I will elaborate on Robin's answer.
There is no unique limit as (x,y) goes to (0,0) --- i.e. the limit does not exist. For instance, if we approach (0,0) on the x axis, we obtain the limit
$\lim\limits_{(x,y) \to (0,0)} \dfrac{x}{x+y} = \lim\limits_{x \to 0} \dfrac{x}{x} = 1,$
and if we approach (0,0) on the y axis, we obtain the limit
$\lim\limits_{(x,y) \to (0,0)} \dfrac{x}{x+y} = \lim\limits_{y \to 0} \dfrac{0}{y} = 0.$
However, we can still consider limits along different curves. The two above limits, along the x and y axes, are two examples: the limit you describe in your question is a similar limit, on the locus of the equation y = mx.
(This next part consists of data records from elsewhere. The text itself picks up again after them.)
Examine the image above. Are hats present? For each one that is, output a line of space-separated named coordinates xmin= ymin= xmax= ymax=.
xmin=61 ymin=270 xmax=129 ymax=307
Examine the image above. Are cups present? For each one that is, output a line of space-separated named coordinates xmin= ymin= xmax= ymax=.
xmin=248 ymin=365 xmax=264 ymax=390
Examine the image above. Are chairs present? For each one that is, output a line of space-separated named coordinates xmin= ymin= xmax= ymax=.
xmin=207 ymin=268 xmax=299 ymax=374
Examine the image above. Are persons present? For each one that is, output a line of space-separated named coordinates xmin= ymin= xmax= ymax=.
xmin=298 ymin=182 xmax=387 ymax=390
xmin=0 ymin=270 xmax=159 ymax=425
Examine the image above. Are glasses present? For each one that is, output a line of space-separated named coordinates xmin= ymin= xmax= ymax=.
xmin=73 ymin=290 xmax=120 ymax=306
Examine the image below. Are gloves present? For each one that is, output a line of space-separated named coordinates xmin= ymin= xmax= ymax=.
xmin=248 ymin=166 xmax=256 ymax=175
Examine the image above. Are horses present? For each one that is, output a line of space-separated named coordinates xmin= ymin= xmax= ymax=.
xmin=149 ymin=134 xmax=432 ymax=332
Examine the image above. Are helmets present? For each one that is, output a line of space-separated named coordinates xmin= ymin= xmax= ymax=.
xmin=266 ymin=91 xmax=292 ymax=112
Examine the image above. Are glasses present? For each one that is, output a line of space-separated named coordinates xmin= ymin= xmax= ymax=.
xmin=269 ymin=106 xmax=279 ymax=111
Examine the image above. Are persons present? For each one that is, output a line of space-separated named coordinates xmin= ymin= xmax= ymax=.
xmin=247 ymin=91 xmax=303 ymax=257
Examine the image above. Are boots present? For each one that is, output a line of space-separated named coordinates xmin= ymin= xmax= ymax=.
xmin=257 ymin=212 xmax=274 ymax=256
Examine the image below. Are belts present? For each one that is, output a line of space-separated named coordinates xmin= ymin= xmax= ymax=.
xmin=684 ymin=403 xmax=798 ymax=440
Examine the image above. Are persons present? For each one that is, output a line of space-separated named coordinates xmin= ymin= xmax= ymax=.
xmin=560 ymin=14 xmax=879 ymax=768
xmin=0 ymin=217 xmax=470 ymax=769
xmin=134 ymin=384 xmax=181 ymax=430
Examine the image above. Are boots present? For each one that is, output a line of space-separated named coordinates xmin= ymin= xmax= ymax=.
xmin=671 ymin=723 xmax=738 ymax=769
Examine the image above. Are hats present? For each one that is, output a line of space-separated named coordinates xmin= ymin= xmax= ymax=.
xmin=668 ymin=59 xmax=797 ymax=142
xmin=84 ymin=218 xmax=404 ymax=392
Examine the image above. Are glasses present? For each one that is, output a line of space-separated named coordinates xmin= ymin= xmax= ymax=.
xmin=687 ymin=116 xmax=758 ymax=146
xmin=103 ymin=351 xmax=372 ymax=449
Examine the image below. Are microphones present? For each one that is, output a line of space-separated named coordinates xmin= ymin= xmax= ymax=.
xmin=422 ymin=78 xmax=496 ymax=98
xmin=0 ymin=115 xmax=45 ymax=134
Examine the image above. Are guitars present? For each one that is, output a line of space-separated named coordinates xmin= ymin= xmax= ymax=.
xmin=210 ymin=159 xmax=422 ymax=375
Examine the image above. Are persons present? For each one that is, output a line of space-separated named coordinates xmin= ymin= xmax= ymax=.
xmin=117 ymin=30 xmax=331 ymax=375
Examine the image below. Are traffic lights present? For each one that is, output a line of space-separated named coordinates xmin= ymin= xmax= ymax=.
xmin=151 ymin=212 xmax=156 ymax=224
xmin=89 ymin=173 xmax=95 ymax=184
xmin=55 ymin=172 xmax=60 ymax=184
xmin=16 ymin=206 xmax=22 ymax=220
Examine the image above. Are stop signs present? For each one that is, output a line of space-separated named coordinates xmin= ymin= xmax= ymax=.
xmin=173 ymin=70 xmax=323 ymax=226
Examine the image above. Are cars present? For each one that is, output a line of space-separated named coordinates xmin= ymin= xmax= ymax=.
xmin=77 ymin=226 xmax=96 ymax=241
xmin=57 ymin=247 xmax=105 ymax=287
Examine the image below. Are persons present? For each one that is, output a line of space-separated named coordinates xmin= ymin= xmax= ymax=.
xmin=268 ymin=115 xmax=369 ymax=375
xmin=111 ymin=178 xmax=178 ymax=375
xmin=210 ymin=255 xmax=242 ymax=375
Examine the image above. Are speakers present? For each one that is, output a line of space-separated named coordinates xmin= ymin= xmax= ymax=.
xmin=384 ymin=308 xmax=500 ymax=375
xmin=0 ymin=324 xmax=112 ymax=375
This is something different than whether there is "a limit" of f(x,y) as we approach (0,0) --- in this case, because there are different limits depending on how we approach the origin, we may consider the question of what limit one has as one approaches the origin on a particular curve.
In this case, a "curve" is a function
$\big(x(t),y(t)\big) = c(t)$,
for some function $c: \mathbb R \to \mathbb R^2$. "Approaching" (0,0) along the curve c(t) entails specifying some domain for c in which it does not cross itself (for the example of the line y = mx one could take c(t) = (t, mt), in which case the domain can be the real numbers) and for which c(t) = (0,0) for some (unique) value t = T. Then, evaluating the limit of f(x,y) along the curve (x,y) = c(t) means just taking the limit of the composite function f(c(t)) as t approaches T.
In the case of approaching (0,0) on the curve c(t) = (t, mt), we just take T = 0, and evaluate the limit of f(t, mt) as t approaches 0. Up to a change of variables, this is just what you have done above.